She had managed to find a vine hanging down the side of the slope she had tumbled down. She slung her spear in its carrier alongside her bow before she wrapped her free hand in the vine’s length. Carefully pulled herself up the treacherous terrain, pausing to wedge herself against a rock or tree before shifting her grip further up the vine and continuing upwards. Rolling over the top of the slope she lay on her back briefly sucking in air as her body rebelled against the exhausting work. Her stamina slowly refilled and she pushed herself up to her feet and set off running again. She moved deliberately, feet retracing the path she had forged to avoid getting stuck in dead ends again or falling into one of the myriad environmental dangers that filled the maze.
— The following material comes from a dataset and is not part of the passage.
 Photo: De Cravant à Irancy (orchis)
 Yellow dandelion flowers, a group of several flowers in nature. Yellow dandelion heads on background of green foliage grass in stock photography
Her memory served her truly well however and it was not the same hours her trip to the tree had been but a fraction of the time before she found her way back to the pillar and the life core.
Ella’s presence caused Valkra to bound to her feet and the cub's movement roused Emily from her slumber. Emerald glowing eyes opened and oriented on the woman as she drew to the side of the child where she rested. Kneeling, Ella held out her hand and carefully opened her damaged fingers to reveal the softly glowing seed cradled in her palm. Emily smiled warmly seeing the seed then her face took on the stoic mien from before and the resonant voice sounded from her lips once more. “The seed must be planted and nurtured for it to feed us. We did not know how weak it had become. The corruption was far greater than we suspected.” The voice softened a sad tone filling it as it spoke next. “The child will not survive the transition. The seed will need her vitality to survive and renew the core of life.”
“No,” Ella gasped, she had gone through too much to lose the child at the very end. Xavier and the villagers would never be able to accept that loss. “No, there is another way, I am certain of it.” She cupped the cheek of the girl and leaned closer resting her forehead against the girl’s. “Do not worry Emily. We promised we would get you home, Xavier and I both made that promise and we will not fail you.”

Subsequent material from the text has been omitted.